## Start
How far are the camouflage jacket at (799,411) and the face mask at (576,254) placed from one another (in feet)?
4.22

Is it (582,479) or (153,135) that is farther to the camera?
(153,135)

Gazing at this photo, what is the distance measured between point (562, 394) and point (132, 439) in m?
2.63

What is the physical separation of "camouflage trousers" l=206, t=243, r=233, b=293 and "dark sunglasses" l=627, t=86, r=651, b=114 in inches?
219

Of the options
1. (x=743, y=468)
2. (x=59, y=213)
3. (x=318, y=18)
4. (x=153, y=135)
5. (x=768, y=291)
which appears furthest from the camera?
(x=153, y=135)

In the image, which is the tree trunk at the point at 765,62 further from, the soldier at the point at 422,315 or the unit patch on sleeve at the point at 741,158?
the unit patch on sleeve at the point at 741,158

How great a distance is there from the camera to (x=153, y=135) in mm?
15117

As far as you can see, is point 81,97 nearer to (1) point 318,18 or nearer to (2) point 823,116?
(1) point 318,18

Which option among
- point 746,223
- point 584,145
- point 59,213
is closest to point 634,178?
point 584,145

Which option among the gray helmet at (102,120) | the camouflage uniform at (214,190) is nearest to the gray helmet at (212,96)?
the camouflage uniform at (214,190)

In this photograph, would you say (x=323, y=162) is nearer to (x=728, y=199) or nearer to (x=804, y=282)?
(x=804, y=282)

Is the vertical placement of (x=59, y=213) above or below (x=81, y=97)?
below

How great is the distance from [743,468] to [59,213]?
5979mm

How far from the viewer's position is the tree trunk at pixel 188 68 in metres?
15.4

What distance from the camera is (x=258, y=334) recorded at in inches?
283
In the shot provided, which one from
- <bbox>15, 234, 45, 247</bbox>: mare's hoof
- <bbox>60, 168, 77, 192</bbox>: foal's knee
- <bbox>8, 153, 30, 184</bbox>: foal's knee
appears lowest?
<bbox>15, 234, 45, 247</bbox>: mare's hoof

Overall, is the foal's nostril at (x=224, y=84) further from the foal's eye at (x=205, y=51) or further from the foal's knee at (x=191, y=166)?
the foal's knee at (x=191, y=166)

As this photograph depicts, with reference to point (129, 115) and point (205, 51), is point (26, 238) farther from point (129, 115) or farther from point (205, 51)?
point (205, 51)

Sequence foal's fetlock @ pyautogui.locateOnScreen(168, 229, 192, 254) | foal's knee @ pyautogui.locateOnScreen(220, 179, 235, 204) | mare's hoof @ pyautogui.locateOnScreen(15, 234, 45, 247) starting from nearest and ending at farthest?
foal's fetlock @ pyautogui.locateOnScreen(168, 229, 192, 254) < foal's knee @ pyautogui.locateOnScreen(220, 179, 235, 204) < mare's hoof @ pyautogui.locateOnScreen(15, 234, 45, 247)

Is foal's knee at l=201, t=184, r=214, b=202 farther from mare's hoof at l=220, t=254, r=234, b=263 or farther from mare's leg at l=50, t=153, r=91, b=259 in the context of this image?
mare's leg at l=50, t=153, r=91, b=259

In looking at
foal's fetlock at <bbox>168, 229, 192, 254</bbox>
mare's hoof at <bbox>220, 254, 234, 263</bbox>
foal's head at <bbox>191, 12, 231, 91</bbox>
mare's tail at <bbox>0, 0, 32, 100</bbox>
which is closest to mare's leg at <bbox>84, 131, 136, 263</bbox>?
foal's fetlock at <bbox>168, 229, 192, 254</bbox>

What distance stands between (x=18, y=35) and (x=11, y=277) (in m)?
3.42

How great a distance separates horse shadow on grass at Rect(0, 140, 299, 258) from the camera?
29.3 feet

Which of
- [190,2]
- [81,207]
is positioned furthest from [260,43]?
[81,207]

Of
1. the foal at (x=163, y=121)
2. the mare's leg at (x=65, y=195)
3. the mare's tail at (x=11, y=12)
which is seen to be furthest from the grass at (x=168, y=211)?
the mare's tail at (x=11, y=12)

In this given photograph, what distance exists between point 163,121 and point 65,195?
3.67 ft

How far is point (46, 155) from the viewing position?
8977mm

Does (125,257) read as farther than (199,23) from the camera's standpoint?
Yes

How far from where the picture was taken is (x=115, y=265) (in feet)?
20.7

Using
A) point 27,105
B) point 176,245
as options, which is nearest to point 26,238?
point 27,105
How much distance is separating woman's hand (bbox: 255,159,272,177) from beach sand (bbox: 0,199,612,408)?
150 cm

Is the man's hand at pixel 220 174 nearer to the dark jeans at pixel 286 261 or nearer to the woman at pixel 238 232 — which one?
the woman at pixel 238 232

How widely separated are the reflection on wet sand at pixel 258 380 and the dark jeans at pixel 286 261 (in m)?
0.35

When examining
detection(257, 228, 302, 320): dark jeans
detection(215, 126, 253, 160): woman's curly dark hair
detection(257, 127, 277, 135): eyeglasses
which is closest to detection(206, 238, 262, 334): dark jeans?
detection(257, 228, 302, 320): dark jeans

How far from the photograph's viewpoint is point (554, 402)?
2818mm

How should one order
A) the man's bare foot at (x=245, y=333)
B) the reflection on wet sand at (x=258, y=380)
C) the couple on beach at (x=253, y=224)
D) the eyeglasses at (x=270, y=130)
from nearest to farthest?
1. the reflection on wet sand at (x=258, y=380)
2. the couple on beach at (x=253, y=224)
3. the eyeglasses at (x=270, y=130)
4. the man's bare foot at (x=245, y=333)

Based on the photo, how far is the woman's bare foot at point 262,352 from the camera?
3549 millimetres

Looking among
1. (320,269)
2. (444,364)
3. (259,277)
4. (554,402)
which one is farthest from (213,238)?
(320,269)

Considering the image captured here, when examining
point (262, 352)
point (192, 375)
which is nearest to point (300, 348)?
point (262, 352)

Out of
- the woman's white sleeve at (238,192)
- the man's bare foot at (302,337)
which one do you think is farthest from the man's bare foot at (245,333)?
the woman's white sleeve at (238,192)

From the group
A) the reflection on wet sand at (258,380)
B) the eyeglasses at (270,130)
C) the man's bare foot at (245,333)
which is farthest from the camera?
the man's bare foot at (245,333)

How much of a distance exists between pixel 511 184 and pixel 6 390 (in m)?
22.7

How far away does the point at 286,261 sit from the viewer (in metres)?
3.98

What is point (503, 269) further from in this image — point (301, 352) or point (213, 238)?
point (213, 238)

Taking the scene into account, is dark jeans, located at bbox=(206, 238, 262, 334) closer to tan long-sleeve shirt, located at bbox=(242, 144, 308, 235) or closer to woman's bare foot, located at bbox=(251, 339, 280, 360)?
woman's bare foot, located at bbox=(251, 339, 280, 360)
## End
### Given request
Rewrite all of the records above, replacing "camera" with "viewer" wherever it occurs and leaving everything else unchanged.

### Task solution
How far are the camouflage jacket at (799,411) and the face mask at (576,254) placed from one another (in feet)?
4.22

Is it (582,479) or (153,135) that is farther to the viewer?
(153,135)

Gazing at this photo, what is the distance measured between point (562, 394) and point (132, 439) in m?
2.63

What is the physical separation of "camouflage trousers" l=206, t=243, r=233, b=293 and "dark sunglasses" l=627, t=86, r=651, b=114 in inches?
219

Of the options
1. (x=743, y=468)
2. (x=59, y=213)
3. (x=318, y=18)
4. (x=153, y=135)
5. (x=768, y=291)
which appears furthest from the viewer?
(x=153, y=135)

In the image, which is the tree trunk at the point at 765,62 further from, the soldier at the point at 422,315 or the unit patch on sleeve at the point at 741,158?
the unit patch on sleeve at the point at 741,158

How great a distance is there from the viewer to (x=153, y=135) in mm?
15117

As far as you can see, is point 81,97 nearer to (1) point 318,18 or nearer to (2) point 823,116?
(1) point 318,18

Which option among
- point 746,223
- point 584,145
- point 59,213
is closest to point 634,178?
point 584,145

Which option among the gray helmet at (102,120) | the camouflage uniform at (214,190) is nearest to the gray helmet at (212,96)?
the camouflage uniform at (214,190)

In this photograph, would you say (x=323, y=162) is nearer to (x=728, y=199) or nearer to (x=804, y=282)?
(x=804, y=282)

Is the vertical placement of (x=59, y=213) above or below (x=81, y=97)?
below

How great is the distance from [743,468] to [59,213]?
5979mm

How far from the viewer's position is the tree trunk at pixel 188 68 in metres?
15.4

What distance from the viewer is (x=258, y=334) recorded at in inches?
283
In the shot provided, which one from
- <bbox>15, 234, 45, 247</bbox>: mare's hoof
- <bbox>60, 168, 77, 192</bbox>: foal's knee
- <bbox>8, 153, 30, 184</bbox>: foal's knee
appears lowest?
<bbox>15, 234, 45, 247</bbox>: mare's hoof

Overall, is the foal's nostril at (x=224, y=84) further from the foal's eye at (x=205, y=51) or further from the foal's knee at (x=191, y=166)?
the foal's knee at (x=191, y=166)

As this photograph depicts, with reference to point (129, 115) and point (205, 51), is point (26, 238) farther from point (129, 115) or farther from point (205, 51)?
point (205, 51)

Sequence foal's fetlock @ pyautogui.locateOnScreen(168, 229, 192, 254) | foal's knee @ pyautogui.locateOnScreen(220, 179, 235, 204) | mare's hoof @ pyautogui.locateOnScreen(15, 234, 45, 247) starting from nearest and ending at farthest?
foal's fetlock @ pyautogui.locateOnScreen(168, 229, 192, 254) < foal's knee @ pyautogui.locateOnScreen(220, 179, 235, 204) < mare's hoof @ pyautogui.locateOnScreen(15, 234, 45, 247)

Is foal's knee at l=201, t=184, r=214, b=202 farther from mare's hoof at l=220, t=254, r=234, b=263 or farther from mare's leg at l=50, t=153, r=91, b=259 in the context of this image?
mare's leg at l=50, t=153, r=91, b=259

In looking at
foal's fetlock at <bbox>168, 229, 192, 254</bbox>
mare's hoof at <bbox>220, 254, 234, 263</bbox>
foal's head at <bbox>191, 12, 231, 91</bbox>
mare's tail at <bbox>0, 0, 32, 100</bbox>
which is closest to mare's leg at <bbox>84, 131, 136, 263</bbox>?
foal's fetlock at <bbox>168, 229, 192, 254</bbox>

What distance stands between (x=18, y=35) and (x=11, y=277) (in m)?
3.42

How great a distance separates horse shadow on grass at Rect(0, 140, 299, 258) from the viewer?
29.3 feet

Which of
- [190,2]
- [81,207]
is positioned furthest from [260,43]?
[81,207]

Of
1. the foal at (x=163, y=121)
2. the mare's leg at (x=65, y=195)
3. the mare's tail at (x=11, y=12)
which is seen to be furthest from the grass at (x=168, y=211)?
the mare's tail at (x=11, y=12)

In this given photograph, what distance exists between point 163,121 and point 65,195?
3.67 ft

How far is point (46, 155) from the viewing position?
8977mm

Does (125,257) read as farther than (199,23) from the viewer's standpoint?
Yes

How far from where the picture was taken is (x=115, y=265) (in feet)?
20.7

Using
A) point 27,105
B) point 176,245
as options, which is nearest to point 26,238?
point 27,105
How much distance is separating woman's hand (bbox: 255,159,272,177) from beach sand (bbox: 0,199,612,408)?
150 cm

Is the man's hand at pixel 220 174 nearer to the dark jeans at pixel 286 261 or nearer to the woman at pixel 238 232 — which one?
the woman at pixel 238 232

How widely separated are the reflection on wet sand at pixel 258 380 and the dark jeans at pixel 286 261 (in m)?
0.35

When examining
detection(257, 228, 302, 320): dark jeans
detection(215, 126, 253, 160): woman's curly dark hair
detection(257, 127, 277, 135): eyeglasses
which is closest to detection(206, 238, 262, 334): dark jeans?
detection(257, 228, 302, 320): dark jeans

How far from the photograph's viewpoint is point (554, 402)?
2818mm

How should one order
A) the man's bare foot at (x=245, y=333)
B) the reflection on wet sand at (x=258, y=380)
C) the couple on beach at (x=253, y=224)
D) the eyeglasses at (x=270, y=130)
from nearest to farthest?
1. the reflection on wet sand at (x=258, y=380)
2. the couple on beach at (x=253, y=224)
3. the eyeglasses at (x=270, y=130)
4. the man's bare foot at (x=245, y=333)

Based on the photo, how far is the woman's bare foot at point 262,352 from the viewer?
3549 millimetres

Looking among
1. (320,269)
2. (444,364)
3. (259,277)
4. (554,402)
which one is farthest from (213,238)?
(320,269)

Considering the image captured here, when examining
point (262, 352)
point (192, 375)
which is nearest to point (300, 348)?
point (262, 352)

Out of
- the woman's white sleeve at (238,192)
- the man's bare foot at (302,337)
which one do you think is farthest from the man's bare foot at (245,333)?
the woman's white sleeve at (238,192)

From the group
A) the reflection on wet sand at (258,380)
B) the eyeglasses at (270,130)
C) the man's bare foot at (245,333)
which is farthest from the viewer?
the man's bare foot at (245,333)

How much of a distance exists between pixel 511 184 and pixel 6 390 (in m)?
22.7

How far away does the point at 286,261 sit from the viewer (in metres)?
3.98

What is point (503, 269) further from in this image — point (301, 352) or point (213, 238)?
point (213, 238)

Taking the scene into account, is dark jeans, located at bbox=(206, 238, 262, 334) closer to tan long-sleeve shirt, located at bbox=(242, 144, 308, 235) or closer to woman's bare foot, located at bbox=(251, 339, 280, 360)?
woman's bare foot, located at bbox=(251, 339, 280, 360)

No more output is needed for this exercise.